=== Work request ===
Resume the article about CAR-T cancer therapy, picking up after its final sentence.

=== Passage provided ===
┌──

It’s a choice no doctor ever wants to make: which patient will get a chance to live, and which will not.

That is a decision oncologists may soon confront when the first two products in a revolutionary new way to treat cancer reach the U.S. market this year.

Unlike pills or chemotherapy, the therapy known as CAR-T can’t be stockpiled. Because it’s a bespoke treatment that involves re-engineering a patient’s cells in a specialized lab, the logistics of getting CAR-T to the thousands of Americans who will be eligible as soon as this year are uniquely daunting. Some blood cancer patients who face imminent death won’t get it in time, at least initially, forcing doctors to make difficult decisions.

“God, it’s awful,’’ said one of the founding fathers of CAR-T, Carl June from the University of Pennsylvania, tearing up at the memory of children he was unable to save. “I can’t tell you how bad.’’

CAR-T has the potential to become a blockbuster for the manufacturers of the first drugs, Swiss giant Novartis AG and Kite Pharma Inc. of California, with annual sales reaching $1 billion within five years based on analysts’ estimates. In the shorter term, the drugmakers face three major challenges to get their treatments to patients once approved by the U.S. Food and Drug Administration: a weeks-long, complex manufacturing process; potentially lethal side effects; and the limited number of medical centers that will be ready for CAR-T at launch time -- fewer than 50.

└──

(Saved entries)
┌──

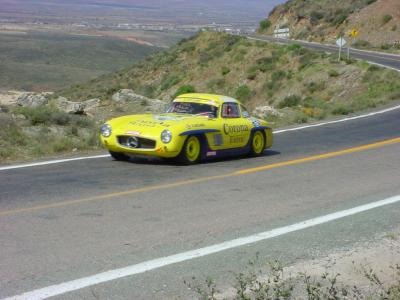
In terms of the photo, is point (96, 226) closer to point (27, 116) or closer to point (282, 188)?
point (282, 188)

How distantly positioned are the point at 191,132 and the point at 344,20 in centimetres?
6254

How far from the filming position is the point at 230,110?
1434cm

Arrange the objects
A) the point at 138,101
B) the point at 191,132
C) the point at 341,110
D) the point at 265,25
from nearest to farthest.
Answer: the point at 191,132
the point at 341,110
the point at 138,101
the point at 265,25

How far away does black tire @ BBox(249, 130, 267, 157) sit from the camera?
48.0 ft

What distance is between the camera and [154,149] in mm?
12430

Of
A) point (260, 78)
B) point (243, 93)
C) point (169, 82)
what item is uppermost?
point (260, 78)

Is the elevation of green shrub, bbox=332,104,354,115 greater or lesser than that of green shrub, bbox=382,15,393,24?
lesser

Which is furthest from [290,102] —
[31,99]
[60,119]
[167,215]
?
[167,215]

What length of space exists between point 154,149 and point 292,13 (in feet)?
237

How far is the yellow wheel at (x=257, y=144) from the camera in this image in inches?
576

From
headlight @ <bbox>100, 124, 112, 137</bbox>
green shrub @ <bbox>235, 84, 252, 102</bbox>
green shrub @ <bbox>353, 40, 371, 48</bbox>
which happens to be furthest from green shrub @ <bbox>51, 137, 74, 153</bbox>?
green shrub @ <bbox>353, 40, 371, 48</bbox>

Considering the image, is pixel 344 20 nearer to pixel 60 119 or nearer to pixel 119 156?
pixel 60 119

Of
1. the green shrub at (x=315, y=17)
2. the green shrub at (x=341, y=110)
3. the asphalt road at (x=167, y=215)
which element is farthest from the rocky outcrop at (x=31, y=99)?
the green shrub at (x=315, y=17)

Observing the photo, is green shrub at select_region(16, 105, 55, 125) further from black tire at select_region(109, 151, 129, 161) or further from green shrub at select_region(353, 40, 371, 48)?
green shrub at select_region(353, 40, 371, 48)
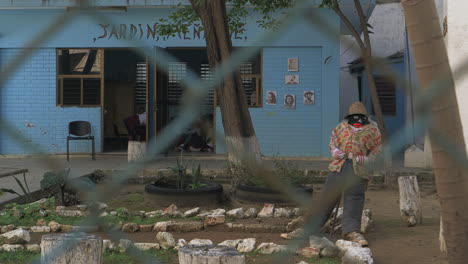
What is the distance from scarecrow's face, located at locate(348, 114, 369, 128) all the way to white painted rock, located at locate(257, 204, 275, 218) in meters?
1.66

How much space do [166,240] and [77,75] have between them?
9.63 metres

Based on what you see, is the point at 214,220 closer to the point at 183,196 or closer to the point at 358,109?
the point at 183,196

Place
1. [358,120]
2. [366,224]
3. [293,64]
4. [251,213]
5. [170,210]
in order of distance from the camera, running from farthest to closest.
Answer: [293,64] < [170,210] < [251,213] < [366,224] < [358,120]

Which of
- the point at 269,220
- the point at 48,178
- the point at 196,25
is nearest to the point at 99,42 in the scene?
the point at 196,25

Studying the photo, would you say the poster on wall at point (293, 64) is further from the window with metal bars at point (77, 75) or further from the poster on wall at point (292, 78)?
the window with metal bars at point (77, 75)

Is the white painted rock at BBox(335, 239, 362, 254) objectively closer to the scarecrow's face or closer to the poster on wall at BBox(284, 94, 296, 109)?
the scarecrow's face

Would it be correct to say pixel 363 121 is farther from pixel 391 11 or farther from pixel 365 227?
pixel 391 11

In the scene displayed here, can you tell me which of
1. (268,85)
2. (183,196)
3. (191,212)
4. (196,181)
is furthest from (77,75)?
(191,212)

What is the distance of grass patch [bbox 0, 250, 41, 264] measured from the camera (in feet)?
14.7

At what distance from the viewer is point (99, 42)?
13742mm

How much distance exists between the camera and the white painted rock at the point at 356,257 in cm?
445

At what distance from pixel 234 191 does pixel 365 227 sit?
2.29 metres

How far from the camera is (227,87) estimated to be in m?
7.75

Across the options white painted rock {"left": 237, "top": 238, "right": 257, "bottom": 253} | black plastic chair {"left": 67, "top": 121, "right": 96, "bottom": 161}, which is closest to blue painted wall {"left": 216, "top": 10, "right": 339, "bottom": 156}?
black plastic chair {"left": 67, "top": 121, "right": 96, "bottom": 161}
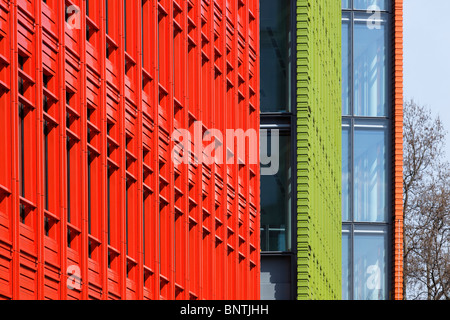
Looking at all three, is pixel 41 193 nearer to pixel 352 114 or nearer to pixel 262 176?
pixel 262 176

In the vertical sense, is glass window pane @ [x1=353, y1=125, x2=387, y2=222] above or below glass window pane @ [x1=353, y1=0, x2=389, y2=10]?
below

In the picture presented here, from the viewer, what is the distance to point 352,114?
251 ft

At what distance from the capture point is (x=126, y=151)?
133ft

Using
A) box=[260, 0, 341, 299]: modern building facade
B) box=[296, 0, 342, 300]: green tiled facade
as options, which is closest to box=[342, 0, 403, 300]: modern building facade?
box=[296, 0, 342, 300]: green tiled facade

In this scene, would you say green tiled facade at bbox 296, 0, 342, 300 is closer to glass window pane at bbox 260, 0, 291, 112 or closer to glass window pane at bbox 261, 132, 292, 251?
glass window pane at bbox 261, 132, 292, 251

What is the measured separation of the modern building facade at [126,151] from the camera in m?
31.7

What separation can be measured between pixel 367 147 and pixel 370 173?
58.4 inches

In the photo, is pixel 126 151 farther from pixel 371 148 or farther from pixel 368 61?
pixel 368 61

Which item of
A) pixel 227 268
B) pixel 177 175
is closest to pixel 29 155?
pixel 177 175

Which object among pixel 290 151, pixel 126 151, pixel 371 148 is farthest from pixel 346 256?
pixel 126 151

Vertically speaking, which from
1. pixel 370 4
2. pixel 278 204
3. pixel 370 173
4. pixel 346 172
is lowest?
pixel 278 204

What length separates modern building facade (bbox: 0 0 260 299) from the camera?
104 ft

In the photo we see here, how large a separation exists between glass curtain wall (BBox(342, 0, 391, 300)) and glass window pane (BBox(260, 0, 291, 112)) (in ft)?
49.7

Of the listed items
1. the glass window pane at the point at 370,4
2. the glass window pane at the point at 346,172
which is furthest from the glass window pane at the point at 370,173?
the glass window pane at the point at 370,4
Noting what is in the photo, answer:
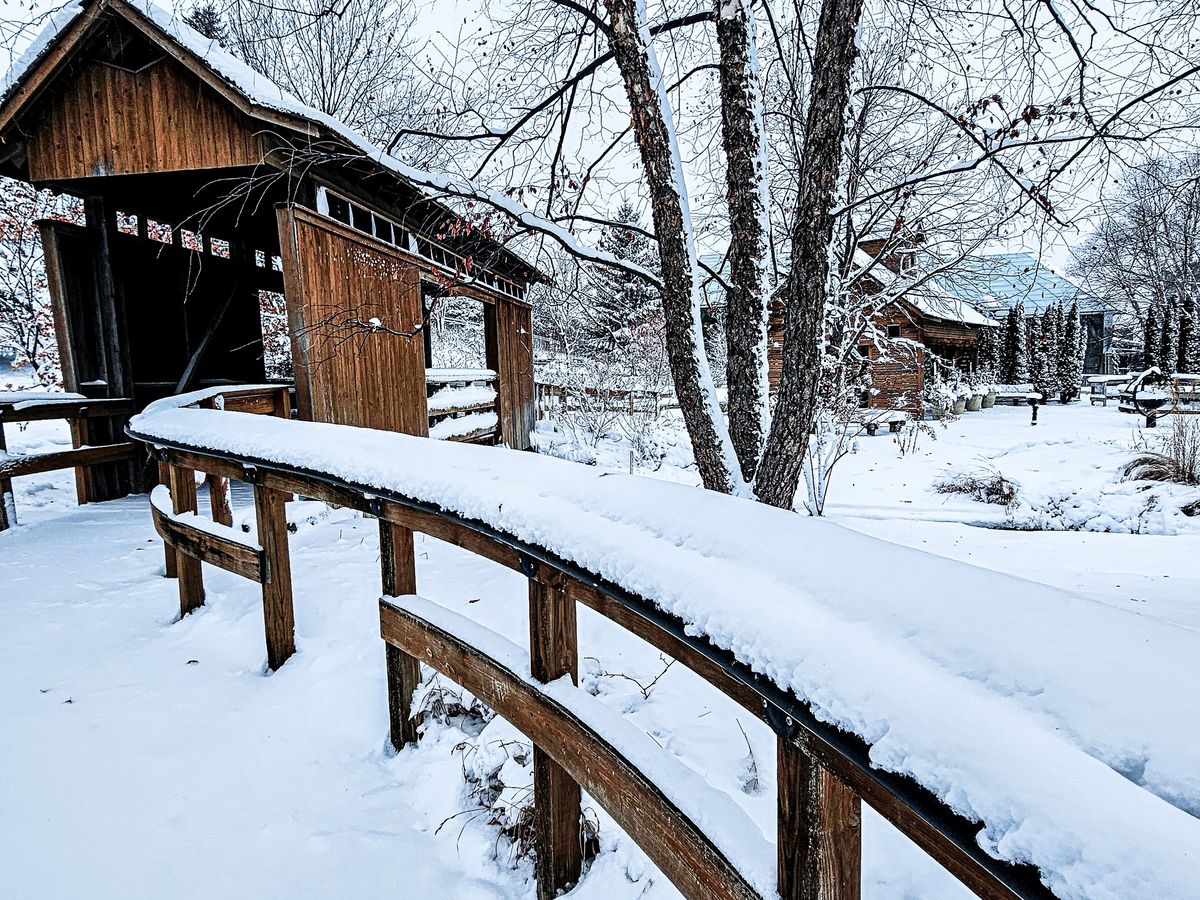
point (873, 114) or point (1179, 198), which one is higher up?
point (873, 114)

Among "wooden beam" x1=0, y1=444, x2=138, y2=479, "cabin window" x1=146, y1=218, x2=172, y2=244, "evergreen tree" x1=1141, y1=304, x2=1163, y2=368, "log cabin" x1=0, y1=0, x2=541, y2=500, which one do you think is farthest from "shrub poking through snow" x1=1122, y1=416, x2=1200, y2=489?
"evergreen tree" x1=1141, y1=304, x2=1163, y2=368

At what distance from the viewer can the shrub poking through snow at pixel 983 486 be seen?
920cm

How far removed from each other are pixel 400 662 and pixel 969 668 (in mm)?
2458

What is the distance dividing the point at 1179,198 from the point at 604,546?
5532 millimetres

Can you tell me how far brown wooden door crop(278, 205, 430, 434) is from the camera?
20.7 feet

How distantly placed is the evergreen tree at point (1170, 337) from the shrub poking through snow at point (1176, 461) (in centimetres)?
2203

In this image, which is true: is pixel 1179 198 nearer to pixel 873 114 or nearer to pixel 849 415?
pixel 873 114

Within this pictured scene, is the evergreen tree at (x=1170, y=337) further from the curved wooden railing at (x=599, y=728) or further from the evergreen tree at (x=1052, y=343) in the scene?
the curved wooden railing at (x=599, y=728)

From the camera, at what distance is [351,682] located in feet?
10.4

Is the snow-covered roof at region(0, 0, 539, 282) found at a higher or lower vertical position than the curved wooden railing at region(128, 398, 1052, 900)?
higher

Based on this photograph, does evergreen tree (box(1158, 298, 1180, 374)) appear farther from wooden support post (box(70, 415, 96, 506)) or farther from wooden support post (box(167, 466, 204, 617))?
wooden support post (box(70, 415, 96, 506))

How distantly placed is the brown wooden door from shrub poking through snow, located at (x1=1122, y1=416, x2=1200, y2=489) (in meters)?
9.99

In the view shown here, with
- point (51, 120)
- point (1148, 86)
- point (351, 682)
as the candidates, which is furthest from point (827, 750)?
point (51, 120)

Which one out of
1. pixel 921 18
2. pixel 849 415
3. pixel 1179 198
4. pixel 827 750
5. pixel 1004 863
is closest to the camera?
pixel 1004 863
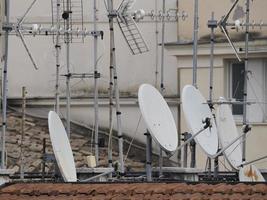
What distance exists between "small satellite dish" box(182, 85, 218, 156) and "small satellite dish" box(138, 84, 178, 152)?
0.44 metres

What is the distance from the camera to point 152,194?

└──

=== Result of the task ===
Novartis told investors last month that its treatment will target about 49,000 blood cancer patients with the most common form of non-Hodgkin lymphoma, worldwide. The first indication to get approved, in October, will be for an ultra-rare form of relapsed leukemia that develops in about 2,200 children and young adults each year.

Novartis said it has by now produced more than 250 CAR-T cocktails across various clinical studies. While that’s still a fraction of the eligible population, the drugmaker said it’s taking the necessary steps to scale up.

“We are confident we will be able to meet the needs of patients,’’ Novartis said by email.

Kite said its approach will be deliberately prudent, with a “sure and steady’’ introduction of its product. About 7,400 U.S. patients will be eligible for its initial approval in aggressive non-Hodgkin lymphoma, expected in November.